Release of EVs containing mitochondria is increased in response to impairment of mitophagy. HDFs expressing GFP‐LC3 transduced with lentiviral vectors carrying NIX or Scr shRNAs were irradiated for 2 and 4 days, stained with Complex V antibody and phalloidin blue, and observed by confocal microscopy to evaluate the release of vesicle‐like structures. Single channels for each picture are displayed in Figure S5. (a) Images are representative of at least 3 independent experiments.
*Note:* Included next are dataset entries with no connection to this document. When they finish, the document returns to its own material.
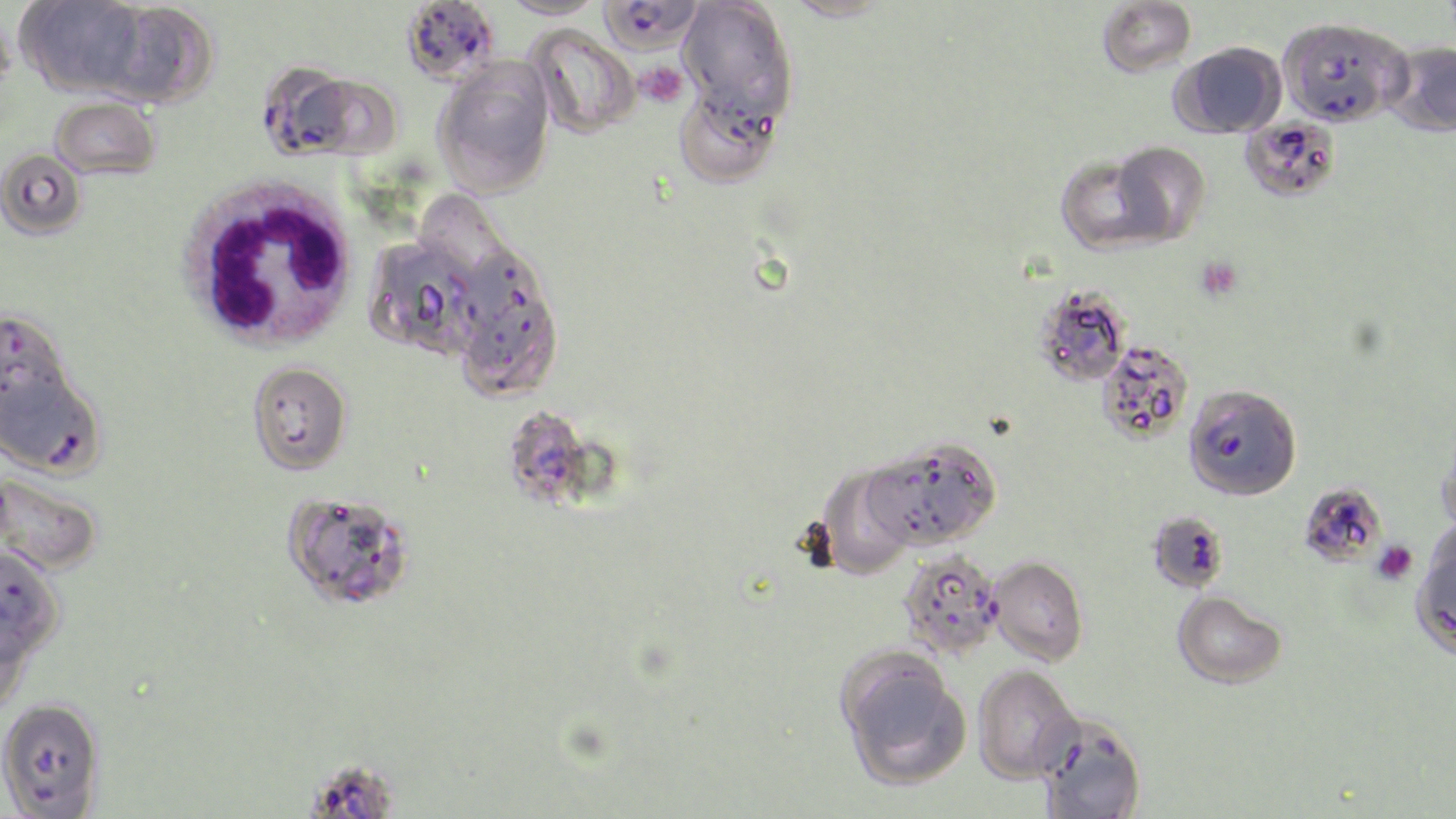

Approximate bounding boxes as (x1, y1, x2, y2) in pixels.
White blood cells: (176, 174, 364, 354).

slide-level diagnosis = Plasmodium falciparum
uninfected red blood cell locations = approximate bounding boxes as (x1, y1, x2, y2) in pixels: (783, 0, 897, 23), (1097, 0, 1197, 78), (16, 1, 150, 99), (500, 1, 607, 20), (678, 1, 798, 124), (101, 2, 218, 108), (525, 25, 640, 139), (1383, 41, 1456, 138), (1171, 42, 1286, 139), (433, 57, 555, 197), (673, 84, 783, 189), (51, 96, 161, 179), (1239, 117, 1341, 203), (1110, 141, 1211, 246), (0, 149, 86, 241), (1054, 151, 1171, 255), (369, 237, 483, 360), (456, 251, 563, 399), (1033, 285, 1132, 387), (1097, 340, 1194, 444), (246, 361, 352, 475), (1438, 421, 1456, 539), (866, 437, 1002, 550), (814, 464, 918, 580), (0, 471, 104, 576), (282, 490, 416, 612), (988, 555, 1088, 666), (1172, 590, 1287, 689), (0, 612, 33, 720), (835, 647, 970, 790), (973, 664, 1081, 783), (0, 697, 105, 817), (1035, 713, 1147, 819)
field of view = single
Plasmodium falciparum-infected red blood cell locations = approximate bounding boxes as (x1, y1, x2, y2) in pixels: (401, 0, 501, 85), (598, 0, 704, 54), (1278, 17, 1409, 127), (257, 64, 384, 161), (0, 310, 72, 410), (1, 369, 107, 479), (1183, 384, 1302, 501), (501, 405, 609, 512), (1298, 481, 1387, 568), (1146, 509, 1230, 593), (1409, 531, 1456, 662), (0, 545, 65, 664), (898, 551, 1004, 658), (307, 767, 392, 819)
magnification = 1000x
platelet locations = approximate bounding boxes as (x1, y1, x2, y2) in pixels: (637, 62, 688, 108), (1195, 257, 1242, 301), (1372, 539, 1417, 585)
image size = 1456×819 pixels
stain = May-Grünwald-Giemsa
modality = optical microscopy
preparation = thin blood smear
Comment on the morphology of the red blood cells.
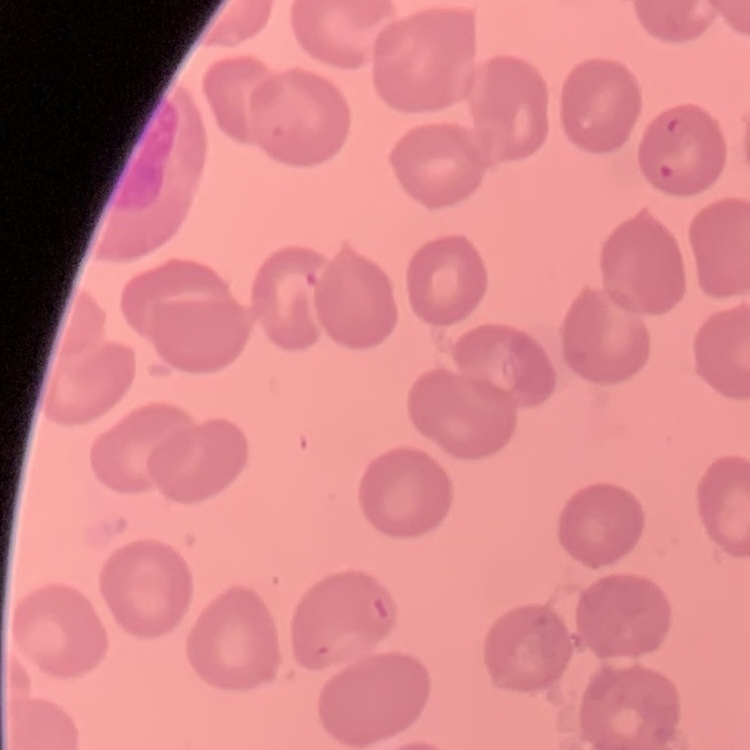
No rouleaux formation.

Thin peripheral smear. One tile cut from a larger photomicrograph. Field's or Giemsa stain.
Give the extent of all uninfected red blood cells.
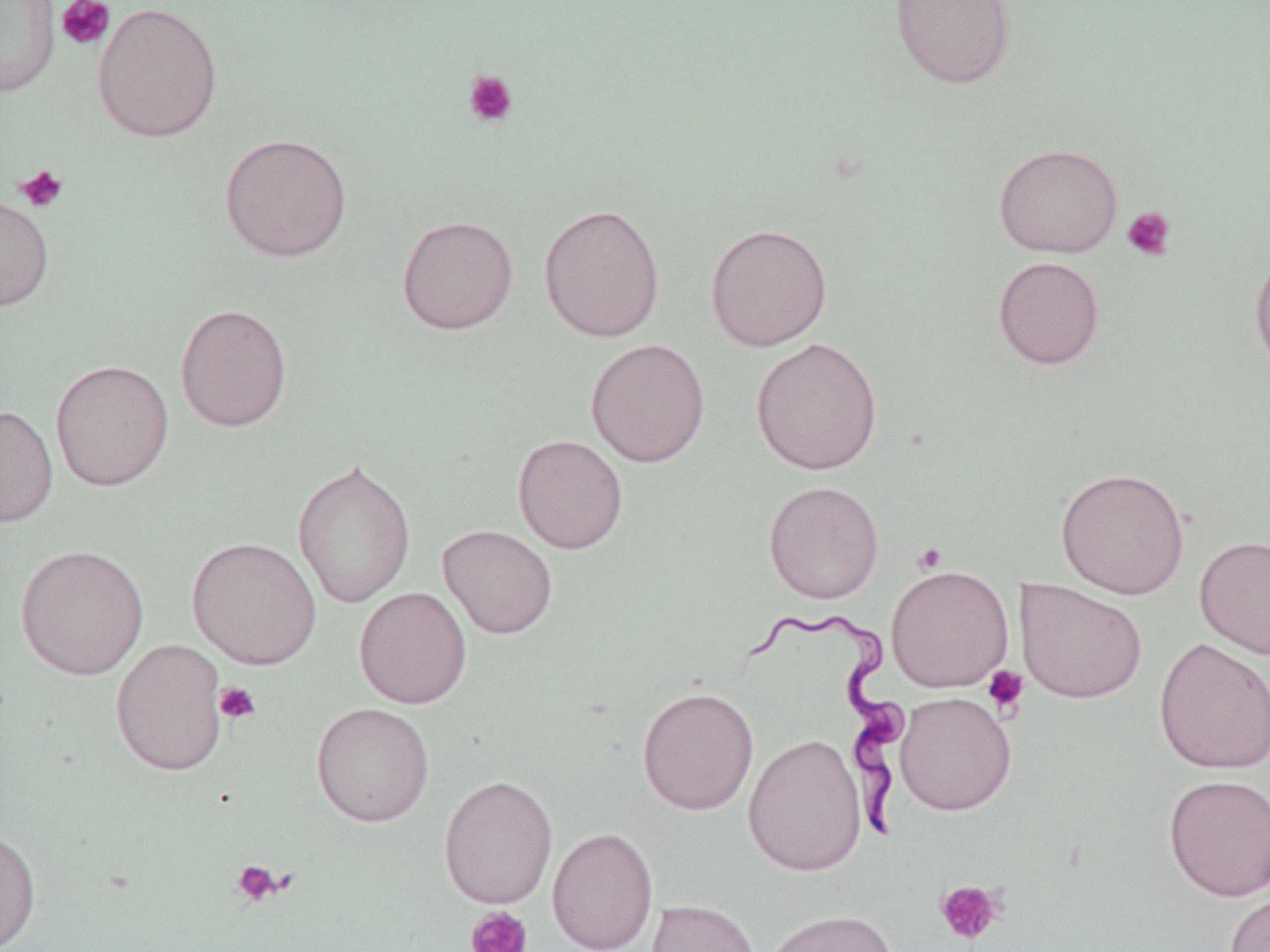
Approximate bounding boxes as named x1/y1/x2/y2 corners in pixels.
Uninfected red blood cells: (x1=0, y1=0, x2=61, y2=97), (x1=890, y1=0, x2=1016, y2=90), (x1=92, y1=1, x2=223, y2=143), (x1=219, y1=132, x2=353, y2=262), (x1=993, y1=142, x2=1123, y2=258), (x1=0, y1=193, x2=54, y2=311), (x1=538, y1=203, x2=666, y2=342), (x1=396, y1=214, x2=519, y2=335), (x1=705, y1=222, x2=833, y2=351), (x1=1249, y1=248, x2=1270, y2=379), (x1=992, y1=256, x2=1105, y2=370), (x1=174, y1=302, x2=293, y2=432), (x1=749, y1=336, x2=883, y2=476), (x1=585, y1=338, x2=711, y2=468), (x1=50, y1=359, x2=174, y2=492), (x1=0, y1=404, x2=58, y2=527), (x1=512, y1=434, x2=629, y2=554), (x1=291, y1=457, x2=416, y2=609), (x1=1055, y1=467, x2=1190, y2=600), (x1=763, y1=480, x2=885, y2=604), (x1=437, y1=523, x2=558, y2=639), (x1=187, y1=535, x2=322, y2=670), (x1=1194, y1=535, x2=1270, y2=659), (x1=15, y1=544, x2=150, y2=681), (x1=885, y1=564, x2=1014, y2=692), (x1=1015, y1=578, x2=1147, y2=705), (x1=353, y1=586, x2=472, y2=709), (x1=1153, y1=636, x2=1270, y2=775), (x1=110, y1=637, x2=229, y2=776), (x1=636, y1=686, x2=759, y2=816), (x1=894, y1=691, x2=1016, y2=816), (x1=311, y1=702, x2=435, y2=827), (x1=742, y1=733, x2=868, y2=877), (x1=1162, y1=773, x2=1270, y2=902), (x1=438, y1=774, x2=559, y2=909), (x1=0, y1=825, x2=42, y2=952), (x1=547, y1=826, x2=659, y2=952), (x1=1223, y1=891, x2=1270, y2=952), (x1=644, y1=899, x2=761, y2=952), (x1=761, y1=908, x2=900, y2=952).

Trypanosoma brucei locations = approximate bounding boxes as named x1/y1/x2/y2 corners in pixels: (x1=738, y1=602, x2=915, y2=847)
slide-level diagnosis = Trypanosoma brucei
platelet locations = approximate bounding boxes as named x1/y1/x2/y2 corners in pixels: (x1=55, y1=0, x2=115, y2=50), (x1=463, y1=70, x2=518, y2=128), (x1=14, y1=164, x2=69, y2=213), (x1=1122, y1=206, x2=1177, y2=261), (x1=911, y1=541, x2=949, y2=573), (x1=982, y1=665, x2=1029, y2=716), (x1=214, y1=681, x2=261, y2=725), (x1=232, y1=858, x2=287, y2=907), (x1=934, y1=879, x2=1006, y2=946), (x1=465, y1=906, x2=533, y2=952)
preparation = thin blood smear
image size = 1270×952 pixels
magnification = 1000x
stain = May-Grünwald-Giemsa
modality = optical microscopy
field of view = one of a larger specimen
Enhanced detailed images of vesicles are shown in red squares. (b) Violin plot represents the distribution of vesicle‐like structures per microscopic field for each group. (c–g) Evs were isolated by size‐exclusion chromatography and concentration I and size (d) of particles were determined by NTA. (e) TEM of EVs isolated from UVB‐irradiated Scr and NIX KD supernatant. (f) Characterization of EVs tetraspanins CD9, CD63 and CD81 was performed by FACS. (g) Mitochondrial content of EVs was assessed by FACS using the probe Mitotracker Green (MTG). (h) Representative histogram of MTG intensity of fluorescence obtained by MTG staining of UVB‐irradiated Evs. (i) ImageStream analysis of EVs content using mitochondrial probes MTG and Mitotracker Deep Red (MTDR) For all graphs: *p ≤ 0.05; **p ≤ 0.01; ***p ≤ 0.001; ****p ≤ 0.0001; n.s., non‐significant.